About this exercise: When you find the line with "Researchers investigated whether" among the records below, reproduce it and each line after it exactly, ending with the line with "After 500 generations, resistant".
*** Opening of Study material ***
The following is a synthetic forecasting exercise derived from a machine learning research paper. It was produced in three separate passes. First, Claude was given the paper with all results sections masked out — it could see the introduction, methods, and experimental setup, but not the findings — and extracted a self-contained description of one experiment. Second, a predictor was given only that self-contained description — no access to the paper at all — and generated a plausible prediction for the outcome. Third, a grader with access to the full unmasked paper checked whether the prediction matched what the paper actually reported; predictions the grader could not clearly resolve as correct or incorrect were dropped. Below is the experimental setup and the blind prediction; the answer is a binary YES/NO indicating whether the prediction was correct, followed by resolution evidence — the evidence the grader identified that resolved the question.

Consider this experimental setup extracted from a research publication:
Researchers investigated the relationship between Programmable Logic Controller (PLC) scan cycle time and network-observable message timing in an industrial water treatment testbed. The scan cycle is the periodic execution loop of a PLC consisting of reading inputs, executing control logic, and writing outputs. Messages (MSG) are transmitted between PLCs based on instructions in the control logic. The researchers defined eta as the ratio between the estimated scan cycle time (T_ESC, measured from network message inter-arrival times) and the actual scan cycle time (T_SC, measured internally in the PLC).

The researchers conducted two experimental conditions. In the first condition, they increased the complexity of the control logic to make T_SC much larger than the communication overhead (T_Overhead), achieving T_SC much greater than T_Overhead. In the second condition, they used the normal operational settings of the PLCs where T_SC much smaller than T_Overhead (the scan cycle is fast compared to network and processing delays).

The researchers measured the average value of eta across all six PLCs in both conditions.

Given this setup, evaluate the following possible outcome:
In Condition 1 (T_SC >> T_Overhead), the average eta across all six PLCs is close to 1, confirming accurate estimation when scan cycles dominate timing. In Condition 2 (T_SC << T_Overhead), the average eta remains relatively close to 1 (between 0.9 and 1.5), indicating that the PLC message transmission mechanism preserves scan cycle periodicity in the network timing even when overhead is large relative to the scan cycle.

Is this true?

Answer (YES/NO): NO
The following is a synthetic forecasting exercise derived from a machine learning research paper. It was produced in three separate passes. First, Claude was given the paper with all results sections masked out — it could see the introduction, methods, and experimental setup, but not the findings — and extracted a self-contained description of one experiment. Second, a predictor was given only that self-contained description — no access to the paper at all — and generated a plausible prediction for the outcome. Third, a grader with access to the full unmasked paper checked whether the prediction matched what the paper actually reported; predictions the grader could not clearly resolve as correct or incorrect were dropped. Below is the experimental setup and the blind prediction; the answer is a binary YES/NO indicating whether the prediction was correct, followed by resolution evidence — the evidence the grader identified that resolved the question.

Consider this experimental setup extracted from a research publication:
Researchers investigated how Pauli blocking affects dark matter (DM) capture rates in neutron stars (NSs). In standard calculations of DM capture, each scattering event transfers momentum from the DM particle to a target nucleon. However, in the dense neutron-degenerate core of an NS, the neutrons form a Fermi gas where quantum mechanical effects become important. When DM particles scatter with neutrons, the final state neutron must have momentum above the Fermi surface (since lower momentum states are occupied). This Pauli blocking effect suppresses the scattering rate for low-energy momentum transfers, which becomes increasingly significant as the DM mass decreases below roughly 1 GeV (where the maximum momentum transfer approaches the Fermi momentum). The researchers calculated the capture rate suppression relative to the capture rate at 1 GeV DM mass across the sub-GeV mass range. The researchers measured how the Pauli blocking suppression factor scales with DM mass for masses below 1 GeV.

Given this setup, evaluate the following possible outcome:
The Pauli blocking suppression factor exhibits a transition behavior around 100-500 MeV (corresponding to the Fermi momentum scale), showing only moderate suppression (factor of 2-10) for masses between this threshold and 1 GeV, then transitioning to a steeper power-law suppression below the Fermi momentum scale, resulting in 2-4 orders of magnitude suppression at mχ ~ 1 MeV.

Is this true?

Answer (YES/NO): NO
*** Close of Study material ***
*** Opening of Study material ***
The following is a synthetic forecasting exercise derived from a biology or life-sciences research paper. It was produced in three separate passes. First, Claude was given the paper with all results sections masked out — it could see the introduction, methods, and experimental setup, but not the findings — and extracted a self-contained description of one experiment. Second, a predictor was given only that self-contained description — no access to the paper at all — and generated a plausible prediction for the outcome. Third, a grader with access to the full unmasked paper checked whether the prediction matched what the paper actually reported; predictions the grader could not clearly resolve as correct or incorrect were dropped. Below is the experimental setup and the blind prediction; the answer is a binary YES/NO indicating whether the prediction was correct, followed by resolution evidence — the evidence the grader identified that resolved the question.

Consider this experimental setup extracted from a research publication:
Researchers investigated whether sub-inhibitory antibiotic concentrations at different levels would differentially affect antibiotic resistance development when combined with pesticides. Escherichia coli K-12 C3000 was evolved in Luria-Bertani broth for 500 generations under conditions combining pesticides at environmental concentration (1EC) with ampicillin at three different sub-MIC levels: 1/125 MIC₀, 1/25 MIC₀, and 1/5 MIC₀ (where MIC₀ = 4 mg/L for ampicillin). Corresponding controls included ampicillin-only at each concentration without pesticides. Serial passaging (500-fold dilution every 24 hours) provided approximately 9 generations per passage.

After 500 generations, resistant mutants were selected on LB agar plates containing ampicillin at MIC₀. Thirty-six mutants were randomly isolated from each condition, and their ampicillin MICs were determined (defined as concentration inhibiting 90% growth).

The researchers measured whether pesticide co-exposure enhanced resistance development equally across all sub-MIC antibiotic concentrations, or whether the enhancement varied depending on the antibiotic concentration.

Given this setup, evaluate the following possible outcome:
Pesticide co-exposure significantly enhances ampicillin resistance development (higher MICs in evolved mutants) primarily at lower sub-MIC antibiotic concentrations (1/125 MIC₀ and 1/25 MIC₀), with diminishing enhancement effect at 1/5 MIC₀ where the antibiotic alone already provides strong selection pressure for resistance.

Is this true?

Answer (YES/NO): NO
*** Close of Study material ***
Final answer:
Researchers investigated whether sub-inhibitory antibiotic concentrations at different levels would differentially affect antibiotic resistance development when combined with pesticides. Escherichia coli K-12 C3000 was evolved in Luria-Bertani broth for 500 generations under conditions combining pesticides at environmental concentration (1EC) with ampicillin at three different sub-MIC levels: 1/125 MIC₀, 1/25 MIC₀, and 1/5 MIC₀ (where MIC₀ = 4 mg/L for ampicillin). Corresponding controls included ampicillin-only at each concentration without pesticides. Serial passaging (500-fold dilution every 24 hours) provided approximately 9 generations per passage.

After 500 generations, resistant mutants were selected on LB agar plates containing ampicillin at MIC₀. Thirty-six mutants were randomly isolated from each condition, and their ampicillin MICs were determined (defined as concentration inhibiting 90% growth).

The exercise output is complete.